Effect size, proportion of explained variance and power of tests
Some researchers critize the process of testing hypothesis. The main critique refers to the interpretation of a significant result. When testing hypotheses, most attention is paid to the data instead of to the hypotheses. When the null hypotheses is rejected, we make statements about the sample data and not about the null hypothesis. Based on the sample data, the null hypothesis is rejected or not. We do not know whether the null hypothesis is truly false or true. Another point of critique is that a significant effect does not imply anything about the effect size. Something is significant or not, but it does not imply anything about the size of the effect. Thus, a significant effect is not equal to a large effect. To provide more insight into the size of an effect, Cohen (1988) proposed the so-called effect size. His measure for effect size is called Cohen’s d.
\[Cohen's\: d =\frac{(\bar{x} - \mu)}{\sigma}\]
- Cohen's d: standardised difference between two means
- x̄: sample mean
- µ: population mean
- σ: population standard deviation
The outcome of Cohen’s d is classified as a small effect for d = 0.2, a medium effect for d = 0.5 and a large effect for d = 0.8.
Please note: APA style strongly recommends use of η2 instead of Cohen's d.
A different way to determine the effect size, is by looking at how much variance between the scores is explained by the effect. The proportion of explained variance can be found by squaring the t-statistic and dividing it by the same number plus the degrees of freedom. In formula:
\[r^2 = \frac{t^2}{t^2 + df}\]
- r2: proportion of explained variance
- t: t-statistic
- df: degrees of freedom: n-1
A proportion explained variance of 0.01 refers to a small effect. A value of 0.09 refers to a medium effect. A proportion of 0.25 refers to a large effect. The r2 is usually presented in percentages in the literature.
Confidence intervals can assist in describing the results from hypothesis tests. When we obtain a specific estimation of a parameter, we call this a point estimation. Next, there are interval estimations, which obtain the limits within the true population parameter(µ) likely is. These are called the confidence limits, that make the confidence interval. We want to know how high and how low the µ-value can be, for which we do not reject H0. This provides the limits within we keep the null hypothesis.
Besides measuring the effect size, it is also possible to measure the power of a statistical test. Power refers to the extent to which a study is capable of detecting the effects in the examined variable. A study with a high power is able to detect existing effects, while a study with a low power will likely not detect these effect. The power is influenced by many things. One of these is the number of participants. In general, it applies that the more participants there are, the higher the power is. Strong effects are easier to identify than weak effects.

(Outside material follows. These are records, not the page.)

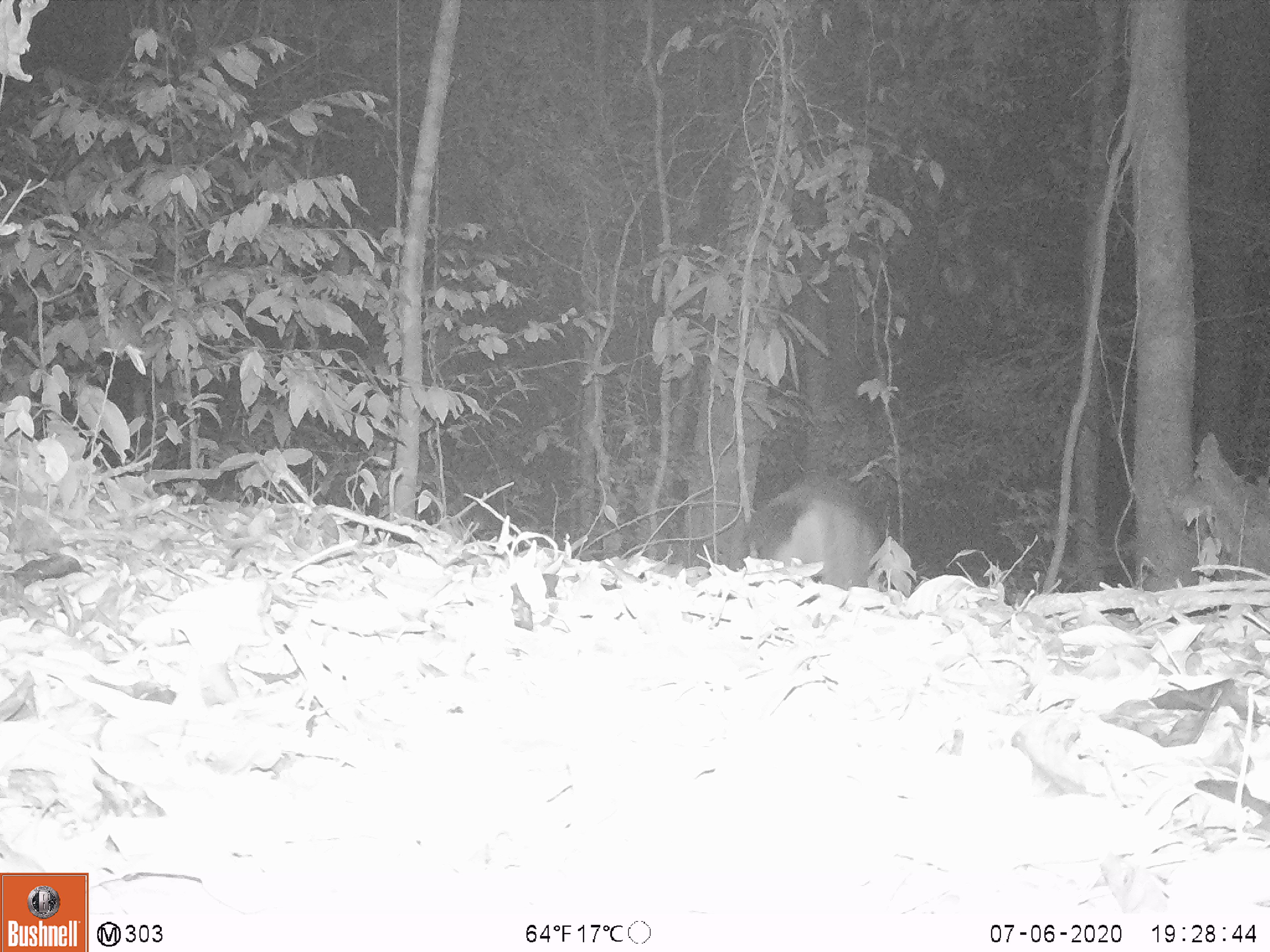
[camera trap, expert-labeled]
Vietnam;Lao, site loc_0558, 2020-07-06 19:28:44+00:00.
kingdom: Animalia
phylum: Chordata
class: Mammalia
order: Artiodactyla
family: Cervidae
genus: Rusa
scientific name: Rusa unicolor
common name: sambar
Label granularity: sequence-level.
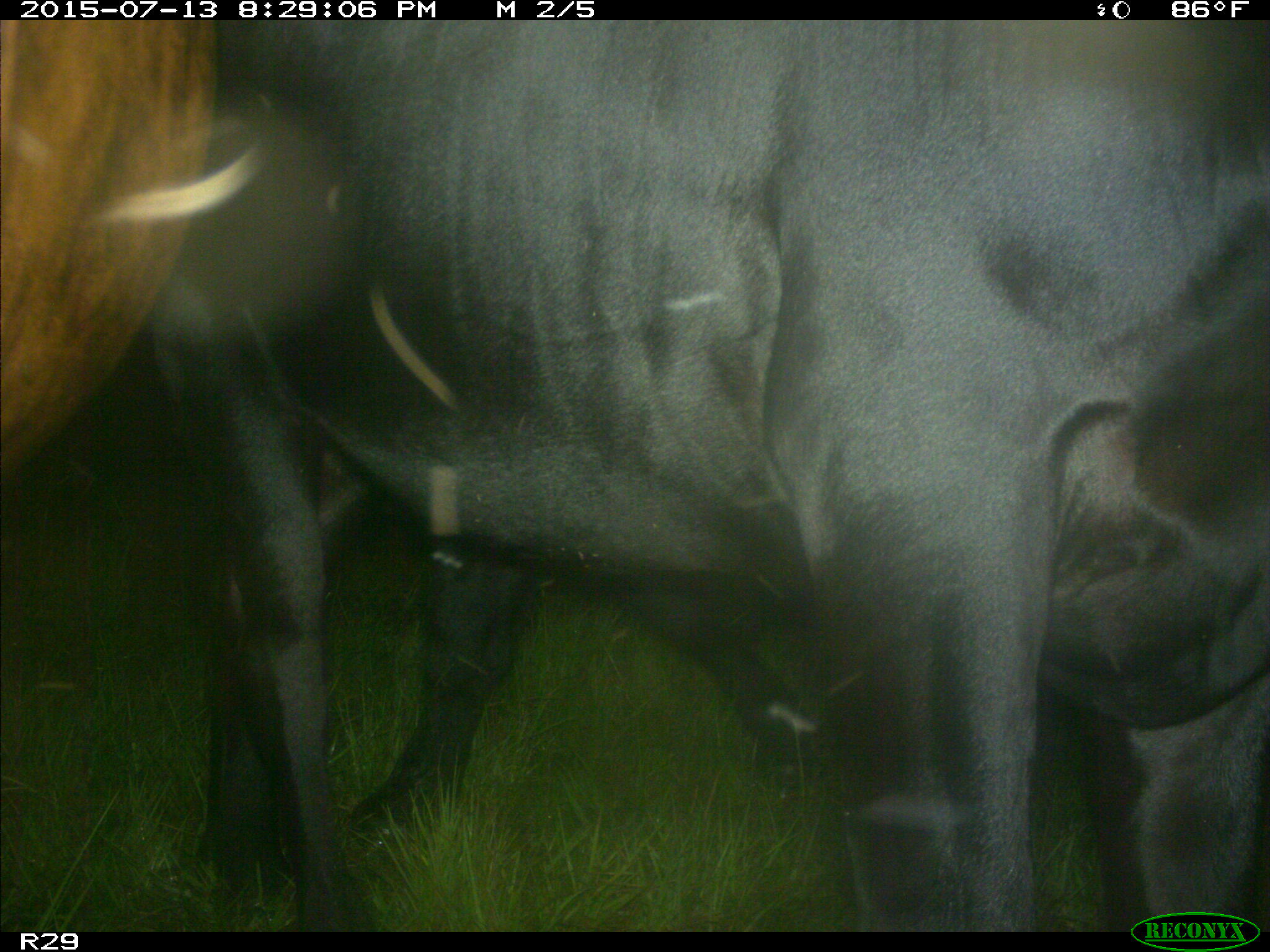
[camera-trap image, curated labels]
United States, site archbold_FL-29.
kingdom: Animalia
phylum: Chordata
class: Mammalia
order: Artiodactyla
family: Bovidae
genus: Bos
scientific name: Bos taurus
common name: domestic cow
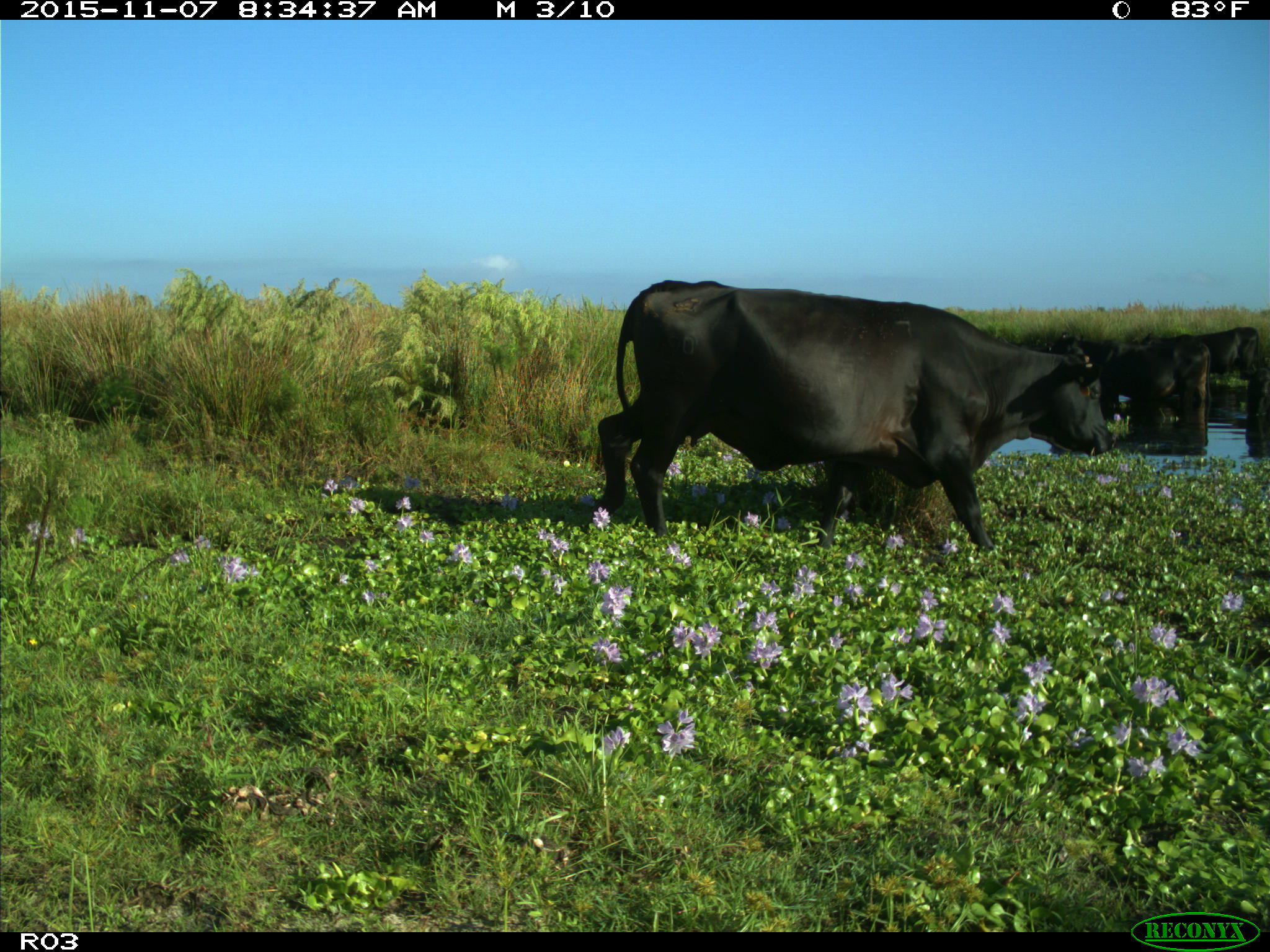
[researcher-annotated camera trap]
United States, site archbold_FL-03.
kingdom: Animalia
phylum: Chordata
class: Mammalia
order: Artiodactyla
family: Bovidae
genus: Bos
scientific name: Bos taurus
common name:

A study with a low power will often not identify weak effects, but may identify the strong effects. To identify a weak effect, a high power is required. For identifying weak effects, it is also useful to have data from many participants. Power can be calculated as:
\[Power = 1 - \beta\]
- β: the chance of a type-II error
Researcher often require a power of 0.80. The power of the test is influenced by three factors:
First, the sample size is important. The larger the sample size, the higher the chance of rejecting the null hypothesis when the null hypothesis is actually false. This means that the power of the test increases when the sample size increases.
Second, the power of the test decreases when the alfa level is lowered. When the alfa for example is decreased from 5 to 1%, the chance that a true effect is found (thus that the null hypothesis is rejected correctly) decreases.
Third, the power increases when a two-sided test is transferred to a one-sided test.